In the equine clinic 1 to 3 leads are used, which is sufficient for simple arrhythmia diagnosis. Multiple leads however previously have proven useful in the detection and evaluation of premature beats. Using a 12‐lead ECG with electrodes placed correctly, the entire heart is covered in a 3‐dimensional space, and premature beats (or other conduction abnormalities that change the vector) not visible on the regular ECG may become detectable. Preliminary data suggest that the origin of ventricular ectopic beats can be predicted with up to 93% accuracy using the Copenhagen method. To recognize changes as pathological, it is important to be able to record ECGs that in healthy horses provide stable configurations, which we achieved by developing the Copenhagen method. Future studies should include horses with cardiac diseases to test this hypothesis.

LIMITATIONS

The 12‐lead ECG has many cables and electrodes, which can be challenging when dealing with young or restless horses, but also limits applicability to resting ECG. Therefore, a modified base‐apex, where the 3 electrodes can be secured beneath an elastic girth still is required for the nervous horse or when performing exercise tests. Two of the precordial leads (V2 and V6) were placed on the triceps, and these leads might be more vulnerable to limb movement. The 1/2/3 leads ECG also still is preferred when the clinician suspects a simple arrhythmia, whereas the 12‐lead ECG might be useful for more complex cases or to determine the origin of the arrhythmia. There are limitations however to the ECG in general and despite less variation in the Copenhagen method, it still may not fully capture all equine cardiac activation patterns. Our study only included healthy horses and the Copenhagen method should be applied to horses with cardiac diseases in future studies to explore its full potential. Furthermore, other breeds should be studied to elucidate potential breed differences.

CONCLUSION

We have designed a novel method for obtaining 12‐lead ECGs specifically for horses, where the limb leads were positioned with respect to the equine cardiac vectors. The superiority of this new method was evident by the significant (P < .0001) decrease in variation in the MEA. The Copenhagen method provides high quality ECG recordings with consistent configuration of the P waves and the QRS complexes. The Copenhagen method may help clinicians in detecting the origin of extrasystoles and other diseases in which a change in electrical activation will be visible on the 12‐lead ECG. To test the translatability of the method from healthy to diseased horses the method should be applied to horses with cardiac arrhythmias.

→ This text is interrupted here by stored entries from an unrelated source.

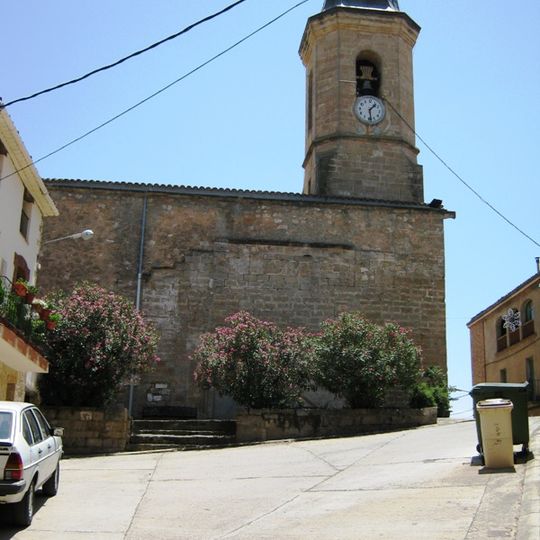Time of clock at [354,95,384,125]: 1:28
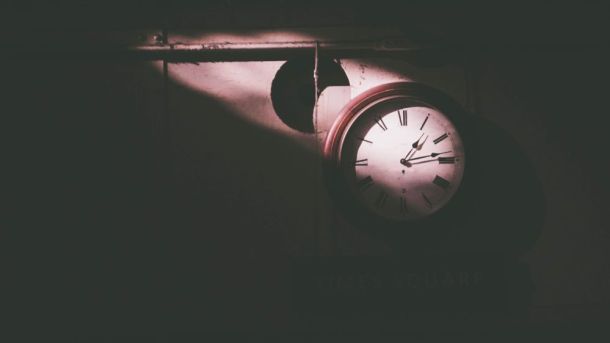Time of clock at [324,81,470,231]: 1:13
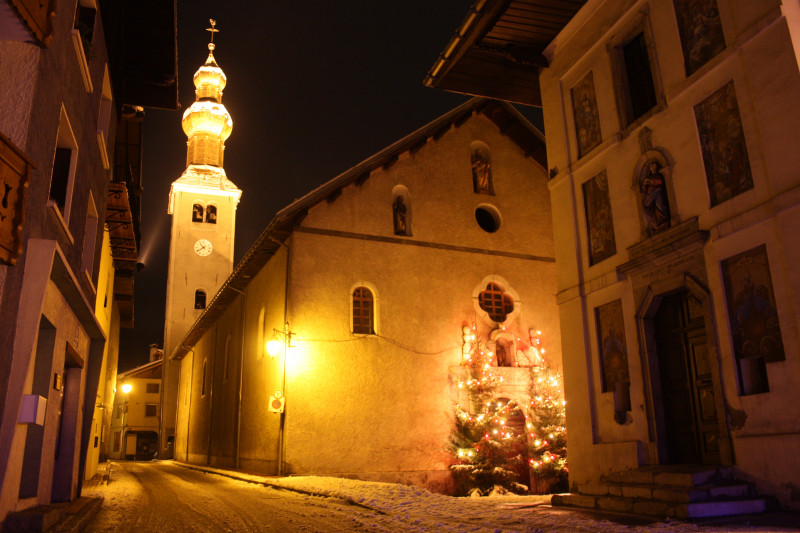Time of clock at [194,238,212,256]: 10:39
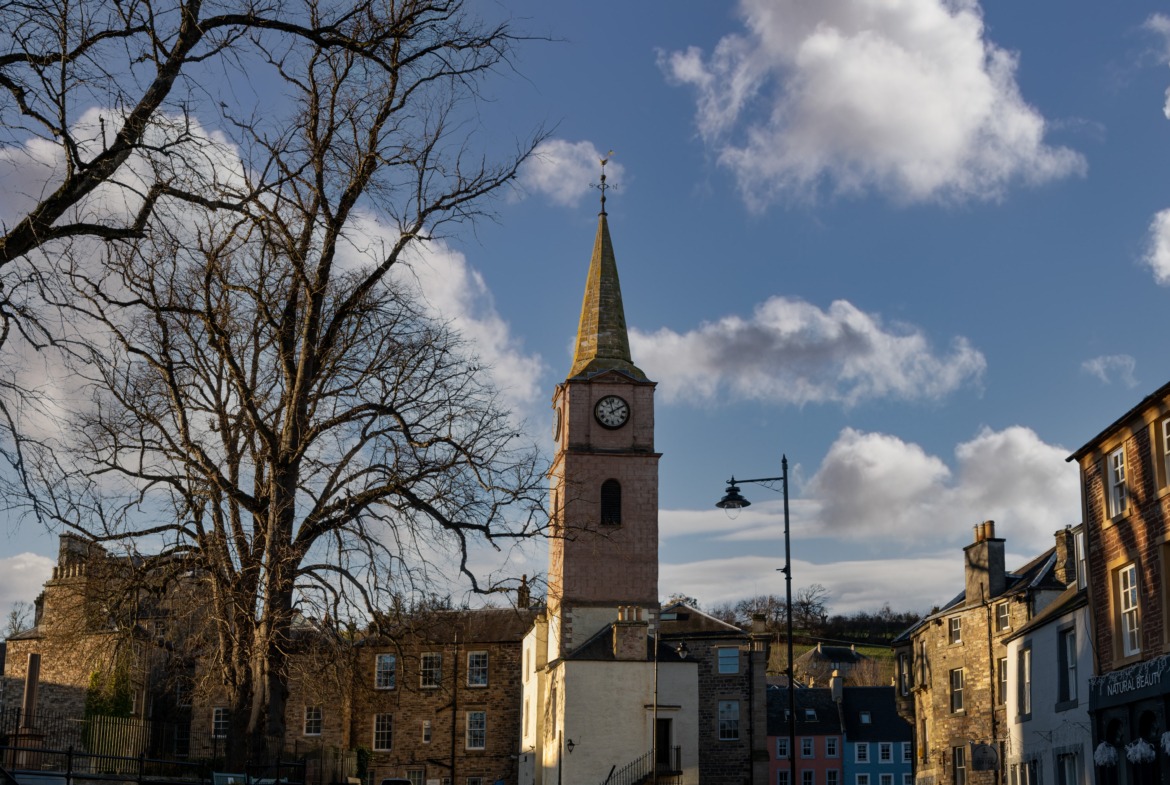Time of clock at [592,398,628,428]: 1:57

CONFLICT OF INTEREST DECLARATION

Authors declare no conflict of interest.

OFF‐LABEL ANTIMICROBIAL DECLARATION

Authors declare no off‐label use of antimicrobials.

INSTITUTIONAL ANIMAL CARE AND USE COMMITTEE (IACUC) OR OTHER APPROVAL DECLARATION

Local ethic committee approval and owner informed consent was obtained prior to the study. Approval from the Danish Animal Experiments Inspectorate was not required as this was a non‐invasive study.

HUMAN ETHICS APPROVAL DECLARATION

Authors declare human ethics approval was not needed for this study.